Do this: Copy the lines starting with the line containing "Does (x=236, y=575)" and continuing through the end of the records, keeping every character unchanged.

****************

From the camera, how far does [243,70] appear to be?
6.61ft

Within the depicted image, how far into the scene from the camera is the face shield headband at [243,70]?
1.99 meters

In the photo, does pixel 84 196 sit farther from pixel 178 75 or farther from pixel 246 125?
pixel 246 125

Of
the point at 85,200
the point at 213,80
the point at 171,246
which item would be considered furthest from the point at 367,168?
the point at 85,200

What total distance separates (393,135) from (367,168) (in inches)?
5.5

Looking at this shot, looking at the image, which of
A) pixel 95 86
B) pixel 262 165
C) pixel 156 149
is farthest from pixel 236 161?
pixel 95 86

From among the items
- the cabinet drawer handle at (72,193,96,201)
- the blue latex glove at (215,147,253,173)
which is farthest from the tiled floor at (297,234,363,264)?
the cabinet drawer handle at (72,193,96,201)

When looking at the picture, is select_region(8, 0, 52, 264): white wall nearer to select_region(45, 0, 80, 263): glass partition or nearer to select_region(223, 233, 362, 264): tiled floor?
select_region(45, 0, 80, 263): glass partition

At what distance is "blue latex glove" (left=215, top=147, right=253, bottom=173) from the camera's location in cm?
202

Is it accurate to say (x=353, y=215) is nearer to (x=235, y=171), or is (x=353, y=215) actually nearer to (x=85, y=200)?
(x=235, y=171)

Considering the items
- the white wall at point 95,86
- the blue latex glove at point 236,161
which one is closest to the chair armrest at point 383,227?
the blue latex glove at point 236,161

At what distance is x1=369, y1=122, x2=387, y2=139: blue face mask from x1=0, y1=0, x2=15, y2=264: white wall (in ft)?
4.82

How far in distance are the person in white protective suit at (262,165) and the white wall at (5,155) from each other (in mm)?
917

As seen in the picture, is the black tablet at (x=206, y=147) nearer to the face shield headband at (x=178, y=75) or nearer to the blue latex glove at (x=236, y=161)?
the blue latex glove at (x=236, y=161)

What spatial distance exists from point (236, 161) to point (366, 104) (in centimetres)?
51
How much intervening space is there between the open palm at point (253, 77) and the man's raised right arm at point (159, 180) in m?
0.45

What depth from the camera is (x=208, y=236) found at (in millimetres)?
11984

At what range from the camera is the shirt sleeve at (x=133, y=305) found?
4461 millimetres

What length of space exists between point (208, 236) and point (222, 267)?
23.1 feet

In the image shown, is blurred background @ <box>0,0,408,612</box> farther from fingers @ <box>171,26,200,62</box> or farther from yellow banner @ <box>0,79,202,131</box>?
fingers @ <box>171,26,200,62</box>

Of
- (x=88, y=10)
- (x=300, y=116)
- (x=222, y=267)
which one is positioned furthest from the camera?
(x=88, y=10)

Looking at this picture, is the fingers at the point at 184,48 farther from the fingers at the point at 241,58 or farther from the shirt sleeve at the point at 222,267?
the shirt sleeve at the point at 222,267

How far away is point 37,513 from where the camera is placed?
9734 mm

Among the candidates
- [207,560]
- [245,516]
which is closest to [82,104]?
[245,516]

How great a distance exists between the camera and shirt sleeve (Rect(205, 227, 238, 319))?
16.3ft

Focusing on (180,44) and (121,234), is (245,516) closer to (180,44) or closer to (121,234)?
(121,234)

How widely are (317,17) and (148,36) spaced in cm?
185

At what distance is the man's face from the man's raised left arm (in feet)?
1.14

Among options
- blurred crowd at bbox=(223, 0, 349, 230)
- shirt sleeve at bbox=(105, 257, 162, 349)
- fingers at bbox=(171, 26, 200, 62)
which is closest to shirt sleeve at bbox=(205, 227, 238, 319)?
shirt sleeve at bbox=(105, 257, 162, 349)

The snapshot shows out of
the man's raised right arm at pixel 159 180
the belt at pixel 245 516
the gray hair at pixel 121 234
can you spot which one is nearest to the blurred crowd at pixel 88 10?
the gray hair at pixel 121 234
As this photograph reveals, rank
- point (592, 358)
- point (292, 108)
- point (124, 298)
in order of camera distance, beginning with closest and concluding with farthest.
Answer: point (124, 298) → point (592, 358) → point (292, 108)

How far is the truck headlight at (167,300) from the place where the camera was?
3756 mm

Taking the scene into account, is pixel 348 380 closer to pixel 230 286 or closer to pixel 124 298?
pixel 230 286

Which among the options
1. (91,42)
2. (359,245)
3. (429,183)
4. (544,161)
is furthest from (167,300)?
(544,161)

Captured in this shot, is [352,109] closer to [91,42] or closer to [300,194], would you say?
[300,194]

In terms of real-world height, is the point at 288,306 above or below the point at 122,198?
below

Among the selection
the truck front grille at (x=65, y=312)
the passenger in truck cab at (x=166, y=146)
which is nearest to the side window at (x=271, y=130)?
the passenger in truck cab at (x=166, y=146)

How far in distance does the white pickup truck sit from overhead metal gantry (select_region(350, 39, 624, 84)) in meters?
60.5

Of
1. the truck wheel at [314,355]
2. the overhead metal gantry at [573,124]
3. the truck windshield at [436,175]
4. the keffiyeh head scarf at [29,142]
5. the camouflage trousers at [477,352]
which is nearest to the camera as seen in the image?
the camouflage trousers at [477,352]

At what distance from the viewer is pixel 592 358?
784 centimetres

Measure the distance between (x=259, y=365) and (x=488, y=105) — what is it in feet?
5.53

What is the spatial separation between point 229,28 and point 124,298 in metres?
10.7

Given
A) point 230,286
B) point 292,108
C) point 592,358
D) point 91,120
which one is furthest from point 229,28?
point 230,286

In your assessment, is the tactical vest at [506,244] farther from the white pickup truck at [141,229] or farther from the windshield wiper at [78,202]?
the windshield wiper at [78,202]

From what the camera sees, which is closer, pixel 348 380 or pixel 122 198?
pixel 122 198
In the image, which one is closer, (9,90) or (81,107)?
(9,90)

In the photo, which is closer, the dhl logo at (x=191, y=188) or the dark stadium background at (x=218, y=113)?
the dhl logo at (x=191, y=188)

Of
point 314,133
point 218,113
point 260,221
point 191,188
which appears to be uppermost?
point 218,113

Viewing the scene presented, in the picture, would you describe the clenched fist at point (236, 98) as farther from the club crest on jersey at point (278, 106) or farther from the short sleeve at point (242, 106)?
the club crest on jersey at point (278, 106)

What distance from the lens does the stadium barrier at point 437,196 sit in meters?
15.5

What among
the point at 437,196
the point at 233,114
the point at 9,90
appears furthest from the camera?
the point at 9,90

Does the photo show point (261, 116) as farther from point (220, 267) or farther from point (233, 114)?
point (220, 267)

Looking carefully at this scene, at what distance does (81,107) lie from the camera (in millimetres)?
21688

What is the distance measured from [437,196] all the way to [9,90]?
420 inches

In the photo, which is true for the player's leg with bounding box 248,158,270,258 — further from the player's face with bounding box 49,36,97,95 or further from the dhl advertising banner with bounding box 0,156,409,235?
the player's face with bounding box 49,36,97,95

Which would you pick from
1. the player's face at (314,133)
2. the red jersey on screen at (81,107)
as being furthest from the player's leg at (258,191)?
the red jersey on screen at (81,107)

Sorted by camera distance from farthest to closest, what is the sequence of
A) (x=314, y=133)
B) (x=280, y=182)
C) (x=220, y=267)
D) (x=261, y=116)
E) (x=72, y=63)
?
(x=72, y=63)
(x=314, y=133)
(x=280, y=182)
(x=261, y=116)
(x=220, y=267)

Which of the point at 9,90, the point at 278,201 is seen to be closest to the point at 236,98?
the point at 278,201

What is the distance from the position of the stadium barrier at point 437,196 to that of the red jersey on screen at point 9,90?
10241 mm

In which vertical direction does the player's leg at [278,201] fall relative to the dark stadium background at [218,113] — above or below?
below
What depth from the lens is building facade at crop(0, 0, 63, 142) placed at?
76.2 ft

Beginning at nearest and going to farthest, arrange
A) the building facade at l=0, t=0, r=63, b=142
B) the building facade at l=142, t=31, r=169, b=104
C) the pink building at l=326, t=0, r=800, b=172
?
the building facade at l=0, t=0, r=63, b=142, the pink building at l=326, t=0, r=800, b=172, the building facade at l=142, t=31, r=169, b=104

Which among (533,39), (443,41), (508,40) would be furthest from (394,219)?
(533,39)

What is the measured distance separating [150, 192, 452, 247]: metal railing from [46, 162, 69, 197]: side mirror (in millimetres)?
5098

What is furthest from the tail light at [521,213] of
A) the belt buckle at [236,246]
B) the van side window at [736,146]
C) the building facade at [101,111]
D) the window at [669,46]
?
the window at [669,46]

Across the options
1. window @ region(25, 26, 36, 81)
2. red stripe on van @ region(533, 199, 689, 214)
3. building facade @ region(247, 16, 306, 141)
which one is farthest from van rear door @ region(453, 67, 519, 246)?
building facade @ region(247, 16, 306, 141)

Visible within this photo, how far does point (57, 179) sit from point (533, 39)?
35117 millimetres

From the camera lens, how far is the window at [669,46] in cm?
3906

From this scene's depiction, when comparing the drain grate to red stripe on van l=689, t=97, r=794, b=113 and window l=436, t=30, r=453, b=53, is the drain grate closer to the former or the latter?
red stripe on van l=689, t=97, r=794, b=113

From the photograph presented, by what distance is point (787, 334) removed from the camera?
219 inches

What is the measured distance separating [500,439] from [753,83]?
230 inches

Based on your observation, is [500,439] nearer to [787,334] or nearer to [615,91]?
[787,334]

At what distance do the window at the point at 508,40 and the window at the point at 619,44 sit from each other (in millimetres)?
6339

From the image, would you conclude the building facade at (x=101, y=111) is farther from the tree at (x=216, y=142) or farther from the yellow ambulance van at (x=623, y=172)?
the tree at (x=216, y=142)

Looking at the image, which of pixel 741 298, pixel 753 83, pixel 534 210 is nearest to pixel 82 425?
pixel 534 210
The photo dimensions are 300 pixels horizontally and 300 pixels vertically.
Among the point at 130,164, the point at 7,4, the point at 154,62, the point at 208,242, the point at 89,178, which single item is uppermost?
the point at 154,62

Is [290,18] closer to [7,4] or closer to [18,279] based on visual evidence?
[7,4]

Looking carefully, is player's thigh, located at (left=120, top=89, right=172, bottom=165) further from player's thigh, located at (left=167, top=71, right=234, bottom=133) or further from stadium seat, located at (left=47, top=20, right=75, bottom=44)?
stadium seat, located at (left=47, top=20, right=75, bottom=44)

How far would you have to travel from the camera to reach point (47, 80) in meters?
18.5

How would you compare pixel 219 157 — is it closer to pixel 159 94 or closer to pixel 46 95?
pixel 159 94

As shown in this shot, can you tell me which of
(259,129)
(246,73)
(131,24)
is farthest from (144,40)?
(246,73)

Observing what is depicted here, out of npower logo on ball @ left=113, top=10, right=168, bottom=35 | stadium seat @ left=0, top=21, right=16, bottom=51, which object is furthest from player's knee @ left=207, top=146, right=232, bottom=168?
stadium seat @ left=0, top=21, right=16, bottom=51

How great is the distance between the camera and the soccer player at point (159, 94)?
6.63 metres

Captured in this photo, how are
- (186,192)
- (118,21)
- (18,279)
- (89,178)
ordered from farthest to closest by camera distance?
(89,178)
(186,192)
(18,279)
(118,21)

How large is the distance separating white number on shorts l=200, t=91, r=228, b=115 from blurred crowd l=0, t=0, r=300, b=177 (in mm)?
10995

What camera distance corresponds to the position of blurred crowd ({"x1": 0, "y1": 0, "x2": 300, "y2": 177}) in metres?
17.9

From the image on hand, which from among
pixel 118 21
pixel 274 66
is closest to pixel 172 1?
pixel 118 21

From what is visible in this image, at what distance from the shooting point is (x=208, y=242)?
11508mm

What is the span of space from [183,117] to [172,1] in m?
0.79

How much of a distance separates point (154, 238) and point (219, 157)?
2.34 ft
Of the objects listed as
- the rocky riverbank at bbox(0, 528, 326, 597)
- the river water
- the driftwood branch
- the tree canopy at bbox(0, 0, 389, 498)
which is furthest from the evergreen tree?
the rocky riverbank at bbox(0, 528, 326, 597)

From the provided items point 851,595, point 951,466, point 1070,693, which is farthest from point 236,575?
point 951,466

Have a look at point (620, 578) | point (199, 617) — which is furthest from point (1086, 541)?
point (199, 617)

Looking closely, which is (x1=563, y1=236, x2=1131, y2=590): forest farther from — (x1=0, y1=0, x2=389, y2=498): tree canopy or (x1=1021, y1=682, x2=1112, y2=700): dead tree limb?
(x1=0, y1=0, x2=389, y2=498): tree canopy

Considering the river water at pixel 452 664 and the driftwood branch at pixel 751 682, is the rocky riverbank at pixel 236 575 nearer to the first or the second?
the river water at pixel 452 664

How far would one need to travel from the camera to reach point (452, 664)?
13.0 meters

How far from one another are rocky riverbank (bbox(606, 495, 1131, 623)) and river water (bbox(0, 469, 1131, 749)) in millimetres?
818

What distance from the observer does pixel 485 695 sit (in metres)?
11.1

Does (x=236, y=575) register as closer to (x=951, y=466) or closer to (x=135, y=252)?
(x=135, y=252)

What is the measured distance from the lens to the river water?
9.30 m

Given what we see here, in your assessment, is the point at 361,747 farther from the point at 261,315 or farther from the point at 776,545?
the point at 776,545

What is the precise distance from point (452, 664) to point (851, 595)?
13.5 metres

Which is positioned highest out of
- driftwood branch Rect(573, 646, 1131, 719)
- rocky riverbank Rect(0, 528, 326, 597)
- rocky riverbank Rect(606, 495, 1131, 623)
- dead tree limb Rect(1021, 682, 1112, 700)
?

****************

Exercise output:
Does (x=236, y=575) register as closer to (x=951, y=466) or closer to (x=135, y=252)?
(x=135, y=252)

What is the measured distance from the lens to the river water?
9.30 m

Given what we see here, in your assessment, is the point at 361,747 farther from the point at 261,315 or farther from the point at 776,545?
the point at 776,545

What is the precise distance from point (452, 664) to point (851, 595)?
13.5 metres

Which is positioned highest out of
- driftwood branch Rect(573, 646, 1131, 719)
- rocky riverbank Rect(0, 528, 326, 597)
- rocky riverbank Rect(606, 495, 1131, 623)
- dead tree limb Rect(1021, 682, 1112, 700)
?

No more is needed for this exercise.